--- EXCERPT TO READ Enclosed Below ---
A double whammy of COVID-related cases and more common respiratory ailments twice prompted Rochester General Hospital to divert emergency transports from its emergency room this week.
The step, driven by the demands of new patients entering the emergency department, was very unusual but necessary, Dr. Robert Mayo, Rochester Regional Health's chief medical officer, said in a Zoom news conference Friday.
"The hospitals are very strained and so we're concerned about that," he said.
The "diversion" policy does not prevent all people from entering the emergency room — individuals can still walk and drive for admission — but directs emergency transports to other hospitals during four-hour windows.
Mayo acknowledged it's been "many years" since the Rochester General system had to turn to its emergency diversion.
"They're designed to give the EDs (emergency departments) just a little bit of space to catch up with patient care," Mayo said.
Chip Partner, a spokesman for the University of Rochester Medical Center, said the URMC hospitals faced "a little additional stress" with the diverted patients, but were able to handle the cases. Rochester General notified URMC beforehand — a common steps with the diversions — that it would be diverting ambulances for the four-hour windows.
With the highly contagious omicron variant, hospitals are seeing continued upticks in new patients.
That increase comes at the same time as hospitals, like many workplaces, are facing staff shortages because some of their own employees have also contracted the virus.
--- End of Enclosed EXCERPT TO READ ---
--- THE DATA Enclosed Below ---
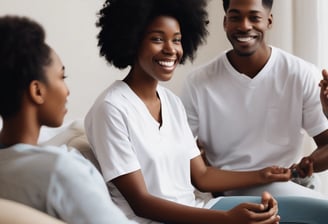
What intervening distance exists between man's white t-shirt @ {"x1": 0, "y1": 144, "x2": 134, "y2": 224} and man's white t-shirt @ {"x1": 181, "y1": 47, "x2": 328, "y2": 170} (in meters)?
0.83

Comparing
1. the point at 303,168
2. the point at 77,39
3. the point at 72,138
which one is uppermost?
the point at 77,39

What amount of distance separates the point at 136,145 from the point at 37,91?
1.31 feet

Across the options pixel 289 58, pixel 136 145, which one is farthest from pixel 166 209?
pixel 289 58

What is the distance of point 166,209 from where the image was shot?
1426 mm

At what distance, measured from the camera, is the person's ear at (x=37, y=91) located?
111 cm

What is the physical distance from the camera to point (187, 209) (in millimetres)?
1433

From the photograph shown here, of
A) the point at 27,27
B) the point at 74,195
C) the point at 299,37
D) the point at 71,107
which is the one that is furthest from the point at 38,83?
the point at 299,37

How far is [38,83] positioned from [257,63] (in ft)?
3.06

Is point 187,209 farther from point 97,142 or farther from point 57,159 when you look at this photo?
point 57,159

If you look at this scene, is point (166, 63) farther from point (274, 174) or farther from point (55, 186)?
point (55, 186)

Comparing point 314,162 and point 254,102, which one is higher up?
Result: point 254,102

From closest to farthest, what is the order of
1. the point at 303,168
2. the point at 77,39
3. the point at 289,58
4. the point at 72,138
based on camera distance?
the point at 72,138
the point at 303,168
the point at 289,58
the point at 77,39

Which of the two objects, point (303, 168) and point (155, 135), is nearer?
point (155, 135)

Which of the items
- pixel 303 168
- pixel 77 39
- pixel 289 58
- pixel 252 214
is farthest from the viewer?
pixel 77 39
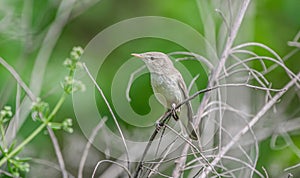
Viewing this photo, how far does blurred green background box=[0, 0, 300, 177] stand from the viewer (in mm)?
3727

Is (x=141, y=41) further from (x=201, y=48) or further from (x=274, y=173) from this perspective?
(x=274, y=173)

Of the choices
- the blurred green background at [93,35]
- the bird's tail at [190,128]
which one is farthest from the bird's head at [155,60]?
the blurred green background at [93,35]

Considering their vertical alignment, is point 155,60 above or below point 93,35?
below

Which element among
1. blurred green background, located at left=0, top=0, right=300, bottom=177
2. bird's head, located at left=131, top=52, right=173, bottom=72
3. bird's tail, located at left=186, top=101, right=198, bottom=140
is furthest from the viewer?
blurred green background, located at left=0, top=0, right=300, bottom=177

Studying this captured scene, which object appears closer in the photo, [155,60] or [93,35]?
[155,60]

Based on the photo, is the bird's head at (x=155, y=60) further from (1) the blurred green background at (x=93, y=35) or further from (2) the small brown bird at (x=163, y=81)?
(1) the blurred green background at (x=93, y=35)

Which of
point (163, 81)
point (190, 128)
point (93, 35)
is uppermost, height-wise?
point (93, 35)

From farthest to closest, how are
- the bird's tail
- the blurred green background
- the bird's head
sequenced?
the blurred green background, the bird's head, the bird's tail

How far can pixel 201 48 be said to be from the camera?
4.04 meters

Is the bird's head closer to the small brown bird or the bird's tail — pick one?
the small brown bird

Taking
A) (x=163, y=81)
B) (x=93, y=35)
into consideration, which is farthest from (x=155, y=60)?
(x=93, y=35)

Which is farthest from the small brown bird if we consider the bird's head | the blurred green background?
the blurred green background

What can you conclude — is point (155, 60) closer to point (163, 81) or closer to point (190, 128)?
point (163, 81)

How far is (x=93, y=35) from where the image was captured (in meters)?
5.20
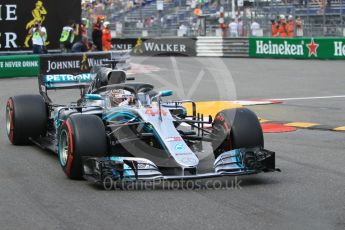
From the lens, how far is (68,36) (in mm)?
27172

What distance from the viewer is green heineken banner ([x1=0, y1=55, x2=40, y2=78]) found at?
2414cm

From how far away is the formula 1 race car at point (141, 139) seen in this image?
24.7ft

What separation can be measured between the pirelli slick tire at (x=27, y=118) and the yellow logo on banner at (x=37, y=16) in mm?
16870

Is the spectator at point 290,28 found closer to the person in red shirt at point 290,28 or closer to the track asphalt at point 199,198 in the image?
the person in red shirt at point 290,28

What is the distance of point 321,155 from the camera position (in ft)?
31.3

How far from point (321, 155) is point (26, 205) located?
4.25 meters

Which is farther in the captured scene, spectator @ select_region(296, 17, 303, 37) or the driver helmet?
spectator @ select_region(296, 17, 303, 37)

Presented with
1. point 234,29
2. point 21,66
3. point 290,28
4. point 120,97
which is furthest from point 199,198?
point 234,29

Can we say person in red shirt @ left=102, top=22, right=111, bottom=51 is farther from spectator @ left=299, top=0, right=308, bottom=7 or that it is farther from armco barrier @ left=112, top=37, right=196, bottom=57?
spectator @ left=299, top=0, right=308, bottom=7

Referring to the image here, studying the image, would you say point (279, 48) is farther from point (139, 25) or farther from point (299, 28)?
point (139, 25)

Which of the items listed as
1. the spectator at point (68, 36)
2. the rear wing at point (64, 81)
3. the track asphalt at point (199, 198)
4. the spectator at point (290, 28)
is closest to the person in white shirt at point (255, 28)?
the spectator at point (290, 28)

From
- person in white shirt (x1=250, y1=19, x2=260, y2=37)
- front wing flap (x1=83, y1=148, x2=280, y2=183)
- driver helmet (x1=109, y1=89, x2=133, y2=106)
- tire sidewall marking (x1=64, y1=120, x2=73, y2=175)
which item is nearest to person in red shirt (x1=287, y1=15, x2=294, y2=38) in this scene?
person in white shirt (x1=250, y1=19, x2=260, y2=37)

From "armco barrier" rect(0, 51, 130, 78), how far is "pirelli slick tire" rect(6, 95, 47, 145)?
1339cm

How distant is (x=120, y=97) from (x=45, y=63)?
1536 cm
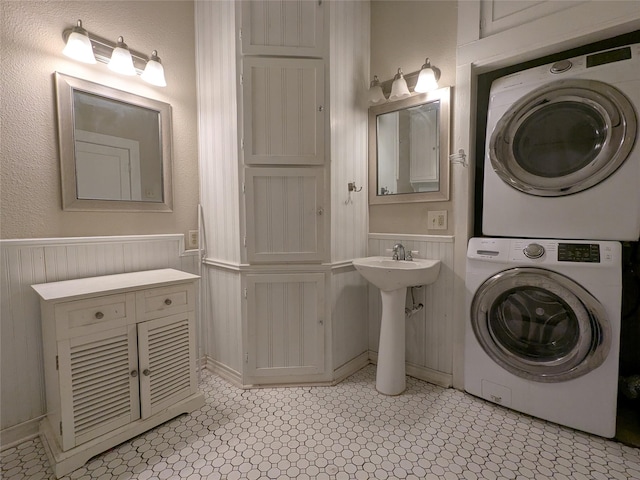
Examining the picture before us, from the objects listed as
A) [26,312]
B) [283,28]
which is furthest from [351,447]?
[283,28]

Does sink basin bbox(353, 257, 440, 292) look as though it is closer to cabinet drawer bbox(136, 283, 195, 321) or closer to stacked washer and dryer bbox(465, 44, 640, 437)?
stacked washer and dryer bbox(465, 44, 640, 437)

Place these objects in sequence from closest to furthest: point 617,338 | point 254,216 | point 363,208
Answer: point 617,338 < point 254,216 < point 363,208

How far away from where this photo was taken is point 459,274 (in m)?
1.92

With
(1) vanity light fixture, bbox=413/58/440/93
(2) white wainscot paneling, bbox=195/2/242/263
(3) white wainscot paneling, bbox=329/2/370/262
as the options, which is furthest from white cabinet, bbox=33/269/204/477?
(1) vanity light fixture, bbox=413/58/440/93

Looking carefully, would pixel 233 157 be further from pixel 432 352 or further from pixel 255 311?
pixel 432 352

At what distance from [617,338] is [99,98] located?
2.96 meters

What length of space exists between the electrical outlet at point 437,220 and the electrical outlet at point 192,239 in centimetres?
164

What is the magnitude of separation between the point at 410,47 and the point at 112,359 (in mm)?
2545

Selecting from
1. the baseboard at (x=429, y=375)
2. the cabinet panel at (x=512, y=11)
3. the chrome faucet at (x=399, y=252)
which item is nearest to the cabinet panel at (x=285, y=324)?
the chrome faucet at (x=399, y=252)

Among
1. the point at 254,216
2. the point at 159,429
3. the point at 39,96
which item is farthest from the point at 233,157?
the point at 159,429

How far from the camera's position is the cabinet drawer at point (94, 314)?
1312mm

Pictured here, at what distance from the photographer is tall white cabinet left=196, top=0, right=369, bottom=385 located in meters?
1.85

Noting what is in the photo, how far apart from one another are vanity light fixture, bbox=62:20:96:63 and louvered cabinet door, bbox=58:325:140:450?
141cm

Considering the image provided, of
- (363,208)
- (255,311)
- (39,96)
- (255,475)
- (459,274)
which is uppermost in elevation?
--- End of Enclosed THE DATA ---
> QUESTIONS TO ANSWER
1 > In the article about Rochester General Hospital, how long does each window of emergency transport diversion last?
2 > Please reproduce the article about Rochester General Hospital from "The step, driven" up to and including "news conference Friday.".
3 > Carry the article about Rochester General Hospital on from its last sentence.
The rows aren't needed for anything here.

> ANSWERS TO THE TASKS
1 > Four hours.

2 >
The step, driven by the demands of new patients entering the emergency department, was very unusual but necessary, Dr. Robert Mayo, Rochester Regional Health's chief medical officer, said in a Zoom news conference Friday.

3 >
Mayo said Friday that there is good news of late, however. While the number of patients is increasing, fewer are showing severe symptoms, and fewer are now requiring ventilators for treatment. Mayo said it's unclear whether the hospitals are seeing "the tail end of delta," which was the initial COVID variant in the pandemic, or the newcomer, the omicron variant.
At its peak, about 50 patients were on ventilators within the Rochester General system, Mayo said. That had been around 30 in recent weeks, and has now dropped to 13.
Ventilators are typically used for patients struggling the most with breathing.
Hospitals have also been taxed by the number of individuals going to emergency rooms for COVID testing to see whether they have been stricken by the virus.
Last week, county Health Department Commissioner Dr. Michael Mendoza urged residents to find other routes for testing.
"Please avoid the emergency room," he said. "If you can, please avoid urgent care. Go to a pharmacy, or if there’s space at one of our county health department testing sites, please go there. We want to preserve the health care workforce as much as we can."